Every Tuesday and Thursday night I make the kind of walk college students
across the country dread. It is a mile-long hike up a busy street to a
hated class; straight up hill- a bigger workout then you will ever receive
at the gym perched on top, looking over the city. The street is
homeless-central, and in the beginning of the school year, when it was
warm and the scent of new pencils and books filled the air, I would pass
one, maybe two homeless people each block. After months of this, same
night, same time, same people, you start to recognize them and they you.
It becomes a comfort; just like passing the same bookstore means I am half
way home on the way down in the early night. The bald man in army
fatigues and sneakers with holey toes on the corner of 5th and Oakland
means I am ¼ of the way to my class at the top of the hill.
When my lungs are about to burst, I take a break next to a building, pull
out my water bottle and smile at the person sitting on the ground next to
me. Sometimes this starts a conversation, a life story, and sometimes
the man or woman just frown and look away. Occasionally they do not even
seem to notice me, rocking and humming to their own beat. But the
stories! The misconception about homeless people is they are alcoholics
or druggies or that they are running from the law. I certainly have
avoided my share of people who look sketchy, who do not come across as
stable. For the most part though, the regulars are down on their luck,
maybe for several years now. She lost her job at McDonalds and the kids
grew up and moved away, so why get a regular job now? It is just her- all
alone- and she feels okay living this way.
Lately I have noticed an increase in the homeless people. As a rule, I
do not hand out money. I am in college, and although it is a public
institute and much more reasonable then many other universities, some
weeks I don’t even have enough quarters to do my laundry. When there are
$600 worth of books you have to purchase each semester, donating monetary
funds is not an option.
However, there are many things I can give. I am a great listener if you
want to tell me your story when you sit beside me on the bus. When I
occasionally I eat out, I always hand my leftovers to the person who looks
a little hungry. But is that enough? In this land of opportunity, where
people from other countries attend public American colleges on scholarship
and we send food to Africa with the regularity of the rising sun, how is
it that people are still hungry, still homeless, still illiterate, still
needy on our own streets? When will we learn that, like my mommy taught
me, you cannot criticize another until you yourself are perfect? And oh
America the Beautiful, you are far from perfect.

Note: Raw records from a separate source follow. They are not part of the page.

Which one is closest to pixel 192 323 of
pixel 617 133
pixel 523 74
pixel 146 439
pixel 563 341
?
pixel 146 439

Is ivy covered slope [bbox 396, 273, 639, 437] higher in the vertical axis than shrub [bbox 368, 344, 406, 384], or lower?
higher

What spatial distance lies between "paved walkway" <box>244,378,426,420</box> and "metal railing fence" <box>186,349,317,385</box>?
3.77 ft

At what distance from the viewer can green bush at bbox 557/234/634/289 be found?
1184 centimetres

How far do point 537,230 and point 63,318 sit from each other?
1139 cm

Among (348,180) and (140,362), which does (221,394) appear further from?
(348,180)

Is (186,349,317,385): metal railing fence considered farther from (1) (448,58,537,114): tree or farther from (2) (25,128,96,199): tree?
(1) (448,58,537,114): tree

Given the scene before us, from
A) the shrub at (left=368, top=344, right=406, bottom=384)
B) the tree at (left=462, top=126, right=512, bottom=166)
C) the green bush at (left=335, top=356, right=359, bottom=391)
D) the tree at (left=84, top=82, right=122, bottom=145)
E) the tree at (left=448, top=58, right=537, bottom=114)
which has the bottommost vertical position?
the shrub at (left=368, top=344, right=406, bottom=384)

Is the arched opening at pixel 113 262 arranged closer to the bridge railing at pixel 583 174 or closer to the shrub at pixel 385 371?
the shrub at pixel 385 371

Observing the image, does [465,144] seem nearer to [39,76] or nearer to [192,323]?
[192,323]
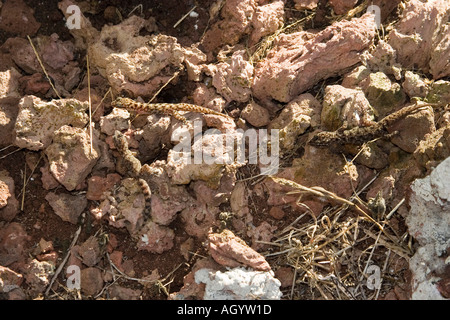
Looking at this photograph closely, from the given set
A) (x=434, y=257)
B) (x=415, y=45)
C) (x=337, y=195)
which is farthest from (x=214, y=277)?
(x=415, y=45)

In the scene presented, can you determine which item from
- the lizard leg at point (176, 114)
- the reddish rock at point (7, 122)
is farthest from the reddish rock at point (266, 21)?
the reddish rock at point (7, 122)

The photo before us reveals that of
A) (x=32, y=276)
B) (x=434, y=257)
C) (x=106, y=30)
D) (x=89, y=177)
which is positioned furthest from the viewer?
(x=106, y=30)

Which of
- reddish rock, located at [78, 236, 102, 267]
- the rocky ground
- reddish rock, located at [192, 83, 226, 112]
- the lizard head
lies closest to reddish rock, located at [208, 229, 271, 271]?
the rocky ground

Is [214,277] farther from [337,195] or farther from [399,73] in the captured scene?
[399,73]

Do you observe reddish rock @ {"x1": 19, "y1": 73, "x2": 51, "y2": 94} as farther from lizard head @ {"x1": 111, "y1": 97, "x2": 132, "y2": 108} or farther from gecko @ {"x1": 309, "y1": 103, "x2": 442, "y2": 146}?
gecko @ {"x1": 309, "y1": 103, "x2": 442, "y2": 146}

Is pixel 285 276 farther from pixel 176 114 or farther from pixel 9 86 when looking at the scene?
pixel 9 86

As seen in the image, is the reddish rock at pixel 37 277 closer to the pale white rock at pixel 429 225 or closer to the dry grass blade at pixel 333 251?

I believe in the goodness of people, which is why the government baffles
me. This trillion-dollar bail out? Who does this help? No one I know
personally is receiving any type of stimulus, and why should we feed money
to those who ran what they had into the ground? Take responsibility! You
have to help yourself before I can help you, because if you do not want to
be helped, then you have no hope.
As I sit at my desk in my warm apartment, I can see a man scavenging in
the garbage behind the College of Business Administration. Somewhere I
cannot see there are babies who are cold tonight, and a ten-year-old who
just wants a home. For every time I have been unsure if the $25000 a year
are worth it, times like this show why I am in college, why I am helping
myself get an education, why the late nights, thousands of dollars, and
peanut-butter sandwiches are worth it. Our country is so beautiful, from
the Jersey shore where I was born, the cornfields of central PA where I
grew up, and the valleys of California my aunt and uncle call home. Every
time I see a sunset I am still amazed, and every time I watch the 5PM news
my heart breaks. If we can’t help ourselves, believe in and hope for us,
for the people who care, then we can never help the world. And right now,
the world needs as much help as it can get.